▶ TASK DIRECTIONS:
Please copy out the lines of the records unchanged, starting with the line that contains "Which is highest" and going on through the line that contains "11355 millimetres".

--- START INPUT MATERIAL ---

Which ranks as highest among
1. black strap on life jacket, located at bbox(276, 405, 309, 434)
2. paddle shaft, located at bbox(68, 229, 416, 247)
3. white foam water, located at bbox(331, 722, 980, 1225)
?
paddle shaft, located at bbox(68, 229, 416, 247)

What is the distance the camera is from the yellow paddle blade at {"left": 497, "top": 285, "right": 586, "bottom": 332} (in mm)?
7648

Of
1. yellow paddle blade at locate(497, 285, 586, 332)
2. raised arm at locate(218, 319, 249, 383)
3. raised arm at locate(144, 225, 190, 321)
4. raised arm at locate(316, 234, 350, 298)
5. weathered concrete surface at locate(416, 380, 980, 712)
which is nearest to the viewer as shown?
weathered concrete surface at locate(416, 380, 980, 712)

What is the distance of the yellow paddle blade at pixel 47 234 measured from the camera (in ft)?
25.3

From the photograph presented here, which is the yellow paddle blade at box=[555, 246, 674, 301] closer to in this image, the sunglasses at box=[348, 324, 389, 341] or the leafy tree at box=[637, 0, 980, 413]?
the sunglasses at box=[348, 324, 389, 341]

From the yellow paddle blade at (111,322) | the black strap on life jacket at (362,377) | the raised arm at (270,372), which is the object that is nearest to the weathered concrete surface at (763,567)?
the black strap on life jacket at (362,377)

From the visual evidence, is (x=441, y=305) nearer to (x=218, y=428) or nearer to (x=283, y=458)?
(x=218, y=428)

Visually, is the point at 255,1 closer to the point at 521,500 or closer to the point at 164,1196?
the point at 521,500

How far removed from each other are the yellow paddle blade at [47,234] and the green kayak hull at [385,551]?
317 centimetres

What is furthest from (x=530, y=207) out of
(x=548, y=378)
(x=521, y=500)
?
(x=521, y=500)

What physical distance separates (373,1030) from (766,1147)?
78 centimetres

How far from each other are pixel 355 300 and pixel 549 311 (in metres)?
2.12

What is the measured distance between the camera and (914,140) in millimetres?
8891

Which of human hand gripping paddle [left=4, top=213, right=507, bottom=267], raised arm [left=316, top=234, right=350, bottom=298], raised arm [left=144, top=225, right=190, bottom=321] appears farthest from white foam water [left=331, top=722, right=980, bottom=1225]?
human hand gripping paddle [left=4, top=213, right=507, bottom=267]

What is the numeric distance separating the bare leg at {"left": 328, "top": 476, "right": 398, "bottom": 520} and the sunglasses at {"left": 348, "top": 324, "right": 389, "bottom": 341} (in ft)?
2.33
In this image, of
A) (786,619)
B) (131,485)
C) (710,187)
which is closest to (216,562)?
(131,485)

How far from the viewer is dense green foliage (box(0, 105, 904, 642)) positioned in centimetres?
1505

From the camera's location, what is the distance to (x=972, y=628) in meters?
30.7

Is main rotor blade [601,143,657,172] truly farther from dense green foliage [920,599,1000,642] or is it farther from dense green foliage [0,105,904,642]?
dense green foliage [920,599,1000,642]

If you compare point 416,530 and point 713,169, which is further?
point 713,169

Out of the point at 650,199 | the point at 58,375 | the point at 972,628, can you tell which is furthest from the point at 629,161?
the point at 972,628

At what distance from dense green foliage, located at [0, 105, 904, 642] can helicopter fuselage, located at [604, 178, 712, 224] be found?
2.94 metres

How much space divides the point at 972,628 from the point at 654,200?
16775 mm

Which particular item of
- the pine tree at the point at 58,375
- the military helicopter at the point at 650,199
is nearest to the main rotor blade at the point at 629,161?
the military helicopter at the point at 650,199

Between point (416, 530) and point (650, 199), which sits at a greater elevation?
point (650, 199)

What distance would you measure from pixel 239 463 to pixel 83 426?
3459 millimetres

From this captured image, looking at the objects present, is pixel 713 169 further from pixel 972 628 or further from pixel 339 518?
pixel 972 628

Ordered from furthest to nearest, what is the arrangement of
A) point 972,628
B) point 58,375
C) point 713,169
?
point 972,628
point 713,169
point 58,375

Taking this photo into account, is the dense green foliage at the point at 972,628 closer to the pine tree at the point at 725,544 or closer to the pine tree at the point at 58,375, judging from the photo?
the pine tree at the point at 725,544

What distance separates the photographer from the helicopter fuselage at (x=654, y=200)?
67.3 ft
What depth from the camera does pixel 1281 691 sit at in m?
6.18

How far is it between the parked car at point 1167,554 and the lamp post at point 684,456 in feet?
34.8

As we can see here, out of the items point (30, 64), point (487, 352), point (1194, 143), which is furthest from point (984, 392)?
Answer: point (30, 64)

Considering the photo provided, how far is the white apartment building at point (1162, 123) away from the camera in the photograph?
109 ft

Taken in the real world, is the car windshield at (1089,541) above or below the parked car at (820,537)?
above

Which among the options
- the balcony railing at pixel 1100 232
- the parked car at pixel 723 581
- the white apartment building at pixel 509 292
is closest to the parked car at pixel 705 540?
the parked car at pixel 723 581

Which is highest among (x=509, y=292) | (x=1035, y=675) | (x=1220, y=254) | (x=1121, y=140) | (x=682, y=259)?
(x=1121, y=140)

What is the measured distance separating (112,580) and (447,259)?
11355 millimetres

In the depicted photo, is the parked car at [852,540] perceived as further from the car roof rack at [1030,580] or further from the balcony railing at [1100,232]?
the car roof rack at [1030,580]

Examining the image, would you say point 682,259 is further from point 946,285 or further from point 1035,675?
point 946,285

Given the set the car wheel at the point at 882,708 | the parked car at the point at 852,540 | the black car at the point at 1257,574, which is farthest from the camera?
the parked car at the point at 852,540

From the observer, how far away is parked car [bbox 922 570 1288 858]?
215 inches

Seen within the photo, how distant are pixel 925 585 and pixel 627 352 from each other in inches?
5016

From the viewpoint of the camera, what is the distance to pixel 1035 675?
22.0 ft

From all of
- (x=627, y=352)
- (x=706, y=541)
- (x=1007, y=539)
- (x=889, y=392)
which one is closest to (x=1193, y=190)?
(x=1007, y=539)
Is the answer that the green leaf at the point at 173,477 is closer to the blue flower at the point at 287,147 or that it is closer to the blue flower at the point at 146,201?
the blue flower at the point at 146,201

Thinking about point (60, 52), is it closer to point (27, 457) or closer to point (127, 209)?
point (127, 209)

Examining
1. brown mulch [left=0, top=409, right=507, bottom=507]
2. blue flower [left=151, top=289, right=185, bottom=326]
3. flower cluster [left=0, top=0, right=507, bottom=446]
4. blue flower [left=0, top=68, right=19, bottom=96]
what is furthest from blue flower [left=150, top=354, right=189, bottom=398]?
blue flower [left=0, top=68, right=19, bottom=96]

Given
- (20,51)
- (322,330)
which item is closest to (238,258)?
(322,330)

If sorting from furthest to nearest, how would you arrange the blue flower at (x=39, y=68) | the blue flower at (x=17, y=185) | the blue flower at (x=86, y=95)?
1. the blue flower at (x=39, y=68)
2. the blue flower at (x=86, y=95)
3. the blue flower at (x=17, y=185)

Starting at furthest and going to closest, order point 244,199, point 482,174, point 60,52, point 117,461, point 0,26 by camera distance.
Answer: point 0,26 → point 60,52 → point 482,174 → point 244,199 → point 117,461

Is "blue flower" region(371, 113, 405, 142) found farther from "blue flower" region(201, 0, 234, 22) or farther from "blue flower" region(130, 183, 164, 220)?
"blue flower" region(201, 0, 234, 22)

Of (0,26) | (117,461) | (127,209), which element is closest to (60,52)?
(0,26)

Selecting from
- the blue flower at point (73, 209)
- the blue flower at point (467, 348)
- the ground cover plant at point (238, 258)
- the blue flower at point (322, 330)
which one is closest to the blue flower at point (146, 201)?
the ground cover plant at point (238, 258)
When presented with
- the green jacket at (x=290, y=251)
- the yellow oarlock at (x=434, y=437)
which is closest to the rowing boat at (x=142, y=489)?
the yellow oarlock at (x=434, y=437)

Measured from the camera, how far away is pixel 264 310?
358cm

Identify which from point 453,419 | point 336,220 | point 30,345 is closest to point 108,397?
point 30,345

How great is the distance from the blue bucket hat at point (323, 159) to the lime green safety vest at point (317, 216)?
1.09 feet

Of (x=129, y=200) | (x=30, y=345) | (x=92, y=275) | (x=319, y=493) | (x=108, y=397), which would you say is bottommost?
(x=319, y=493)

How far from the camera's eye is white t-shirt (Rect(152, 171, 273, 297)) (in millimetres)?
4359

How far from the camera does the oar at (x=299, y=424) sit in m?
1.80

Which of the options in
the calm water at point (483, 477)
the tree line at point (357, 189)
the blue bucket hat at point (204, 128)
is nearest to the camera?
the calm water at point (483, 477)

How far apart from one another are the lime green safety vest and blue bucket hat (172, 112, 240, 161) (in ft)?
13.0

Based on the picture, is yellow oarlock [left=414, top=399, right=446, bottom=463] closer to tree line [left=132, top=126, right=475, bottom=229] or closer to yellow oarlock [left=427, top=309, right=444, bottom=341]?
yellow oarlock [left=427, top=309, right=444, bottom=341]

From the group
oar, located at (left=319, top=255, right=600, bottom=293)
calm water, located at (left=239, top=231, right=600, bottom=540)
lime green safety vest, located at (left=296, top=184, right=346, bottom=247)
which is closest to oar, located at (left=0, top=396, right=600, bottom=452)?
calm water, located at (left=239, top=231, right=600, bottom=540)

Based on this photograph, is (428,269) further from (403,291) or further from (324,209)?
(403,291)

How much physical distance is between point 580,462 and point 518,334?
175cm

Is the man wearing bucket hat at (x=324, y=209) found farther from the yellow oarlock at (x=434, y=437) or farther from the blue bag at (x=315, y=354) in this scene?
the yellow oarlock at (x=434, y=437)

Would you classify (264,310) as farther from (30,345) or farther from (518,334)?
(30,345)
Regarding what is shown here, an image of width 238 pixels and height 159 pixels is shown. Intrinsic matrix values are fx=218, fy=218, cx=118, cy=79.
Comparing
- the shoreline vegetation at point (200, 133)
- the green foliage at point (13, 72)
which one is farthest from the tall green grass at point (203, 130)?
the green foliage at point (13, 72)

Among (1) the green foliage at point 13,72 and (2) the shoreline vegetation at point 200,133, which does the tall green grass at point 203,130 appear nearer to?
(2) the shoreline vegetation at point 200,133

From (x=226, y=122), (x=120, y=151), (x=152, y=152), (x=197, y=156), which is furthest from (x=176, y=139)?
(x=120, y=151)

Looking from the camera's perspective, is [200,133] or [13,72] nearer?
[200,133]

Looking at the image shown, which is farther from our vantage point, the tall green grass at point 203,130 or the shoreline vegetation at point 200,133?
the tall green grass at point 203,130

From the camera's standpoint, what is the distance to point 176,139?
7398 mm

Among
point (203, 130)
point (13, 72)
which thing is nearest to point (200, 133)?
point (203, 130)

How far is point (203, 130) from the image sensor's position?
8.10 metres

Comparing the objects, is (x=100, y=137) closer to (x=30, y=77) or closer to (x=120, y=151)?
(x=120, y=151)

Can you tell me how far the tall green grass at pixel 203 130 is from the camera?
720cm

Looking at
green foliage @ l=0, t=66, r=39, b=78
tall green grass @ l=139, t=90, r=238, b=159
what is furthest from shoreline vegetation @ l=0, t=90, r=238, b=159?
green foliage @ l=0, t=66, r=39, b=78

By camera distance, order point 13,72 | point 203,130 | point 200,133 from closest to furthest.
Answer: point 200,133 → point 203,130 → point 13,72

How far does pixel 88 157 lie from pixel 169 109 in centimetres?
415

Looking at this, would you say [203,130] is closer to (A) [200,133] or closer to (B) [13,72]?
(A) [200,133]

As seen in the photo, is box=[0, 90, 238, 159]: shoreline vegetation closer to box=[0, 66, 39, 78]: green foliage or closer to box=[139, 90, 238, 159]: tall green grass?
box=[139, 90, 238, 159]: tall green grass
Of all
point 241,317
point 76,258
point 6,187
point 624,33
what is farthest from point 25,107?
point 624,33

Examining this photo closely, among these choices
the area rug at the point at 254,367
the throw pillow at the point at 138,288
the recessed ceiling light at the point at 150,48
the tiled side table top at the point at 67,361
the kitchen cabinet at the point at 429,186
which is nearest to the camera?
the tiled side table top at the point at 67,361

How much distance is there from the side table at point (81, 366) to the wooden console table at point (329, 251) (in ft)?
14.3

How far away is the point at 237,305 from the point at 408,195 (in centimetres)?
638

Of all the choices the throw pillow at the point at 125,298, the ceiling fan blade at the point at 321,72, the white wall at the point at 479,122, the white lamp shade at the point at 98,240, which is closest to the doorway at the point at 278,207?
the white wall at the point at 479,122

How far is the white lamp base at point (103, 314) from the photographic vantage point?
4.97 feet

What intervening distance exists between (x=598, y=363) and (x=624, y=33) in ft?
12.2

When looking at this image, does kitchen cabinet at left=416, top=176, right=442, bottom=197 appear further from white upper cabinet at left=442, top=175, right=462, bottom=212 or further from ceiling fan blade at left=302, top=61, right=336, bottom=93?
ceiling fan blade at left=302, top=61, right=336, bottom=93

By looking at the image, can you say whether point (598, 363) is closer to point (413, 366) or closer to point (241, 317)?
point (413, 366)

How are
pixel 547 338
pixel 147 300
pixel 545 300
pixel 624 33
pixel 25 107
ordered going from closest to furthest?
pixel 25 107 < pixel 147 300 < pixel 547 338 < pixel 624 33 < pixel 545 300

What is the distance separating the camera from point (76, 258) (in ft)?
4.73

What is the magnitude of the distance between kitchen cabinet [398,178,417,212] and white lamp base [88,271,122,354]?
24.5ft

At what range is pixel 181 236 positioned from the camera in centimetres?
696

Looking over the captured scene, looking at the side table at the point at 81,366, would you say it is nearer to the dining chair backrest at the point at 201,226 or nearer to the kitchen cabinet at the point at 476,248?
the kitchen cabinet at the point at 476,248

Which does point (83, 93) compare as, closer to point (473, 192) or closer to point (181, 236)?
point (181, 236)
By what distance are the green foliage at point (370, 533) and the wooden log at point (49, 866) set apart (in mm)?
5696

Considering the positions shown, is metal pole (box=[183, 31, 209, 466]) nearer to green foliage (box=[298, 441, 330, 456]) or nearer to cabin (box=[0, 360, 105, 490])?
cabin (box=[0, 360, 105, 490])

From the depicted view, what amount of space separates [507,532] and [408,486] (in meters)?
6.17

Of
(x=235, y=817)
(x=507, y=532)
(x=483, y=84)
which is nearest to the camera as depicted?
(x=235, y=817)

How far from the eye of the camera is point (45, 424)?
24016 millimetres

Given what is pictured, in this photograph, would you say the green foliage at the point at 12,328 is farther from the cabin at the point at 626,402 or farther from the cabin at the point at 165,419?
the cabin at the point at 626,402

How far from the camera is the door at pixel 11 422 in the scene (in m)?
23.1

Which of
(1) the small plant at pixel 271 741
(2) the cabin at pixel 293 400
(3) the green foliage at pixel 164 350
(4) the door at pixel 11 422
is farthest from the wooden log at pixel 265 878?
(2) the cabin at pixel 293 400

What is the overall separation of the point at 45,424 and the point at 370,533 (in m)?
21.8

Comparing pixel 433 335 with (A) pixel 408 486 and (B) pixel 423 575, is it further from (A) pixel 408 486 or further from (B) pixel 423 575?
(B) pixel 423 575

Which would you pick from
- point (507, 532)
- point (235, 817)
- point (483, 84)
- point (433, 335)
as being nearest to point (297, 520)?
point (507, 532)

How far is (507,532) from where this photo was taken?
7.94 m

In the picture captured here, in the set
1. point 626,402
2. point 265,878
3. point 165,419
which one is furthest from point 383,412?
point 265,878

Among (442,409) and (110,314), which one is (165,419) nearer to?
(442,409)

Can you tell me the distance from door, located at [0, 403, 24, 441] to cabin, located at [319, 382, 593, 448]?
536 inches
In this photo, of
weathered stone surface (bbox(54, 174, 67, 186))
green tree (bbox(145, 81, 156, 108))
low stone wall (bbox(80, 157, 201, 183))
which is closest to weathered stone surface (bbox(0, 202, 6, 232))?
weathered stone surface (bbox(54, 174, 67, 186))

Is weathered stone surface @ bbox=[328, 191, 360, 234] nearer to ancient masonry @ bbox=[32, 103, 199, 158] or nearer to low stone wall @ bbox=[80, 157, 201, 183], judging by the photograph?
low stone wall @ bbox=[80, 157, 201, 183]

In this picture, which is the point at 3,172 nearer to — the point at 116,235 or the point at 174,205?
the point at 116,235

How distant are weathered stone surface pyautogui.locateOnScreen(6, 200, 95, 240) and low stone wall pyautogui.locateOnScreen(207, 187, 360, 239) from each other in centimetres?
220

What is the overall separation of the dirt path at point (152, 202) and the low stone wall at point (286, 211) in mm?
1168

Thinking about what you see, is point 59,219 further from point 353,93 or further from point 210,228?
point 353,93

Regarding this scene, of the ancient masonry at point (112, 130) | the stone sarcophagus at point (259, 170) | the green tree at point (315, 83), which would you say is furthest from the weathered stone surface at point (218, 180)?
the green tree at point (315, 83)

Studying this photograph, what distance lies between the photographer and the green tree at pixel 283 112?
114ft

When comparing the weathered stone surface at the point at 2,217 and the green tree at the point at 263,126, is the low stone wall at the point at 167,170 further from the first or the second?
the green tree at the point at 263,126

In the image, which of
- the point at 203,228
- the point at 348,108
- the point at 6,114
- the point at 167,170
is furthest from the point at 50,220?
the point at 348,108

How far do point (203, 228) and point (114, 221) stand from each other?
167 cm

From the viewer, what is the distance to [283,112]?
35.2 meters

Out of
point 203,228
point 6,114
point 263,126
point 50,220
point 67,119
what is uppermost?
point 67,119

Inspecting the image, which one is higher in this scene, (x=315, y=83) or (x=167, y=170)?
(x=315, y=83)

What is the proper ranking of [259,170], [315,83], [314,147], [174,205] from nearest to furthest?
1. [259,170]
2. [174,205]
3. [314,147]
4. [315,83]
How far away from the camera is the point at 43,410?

--- END INPUT MATERIAL ---

▶ SOLUTION:
Which is highest among (x=509, y=292) | (x=1035, y=675) | (x=1220, y=254) | (x=1121, y=140) | (x=682, y=259)?
(x=1121, y=140)

What is the measured distance separating (112,580) and (447,259)?
11355 millimetres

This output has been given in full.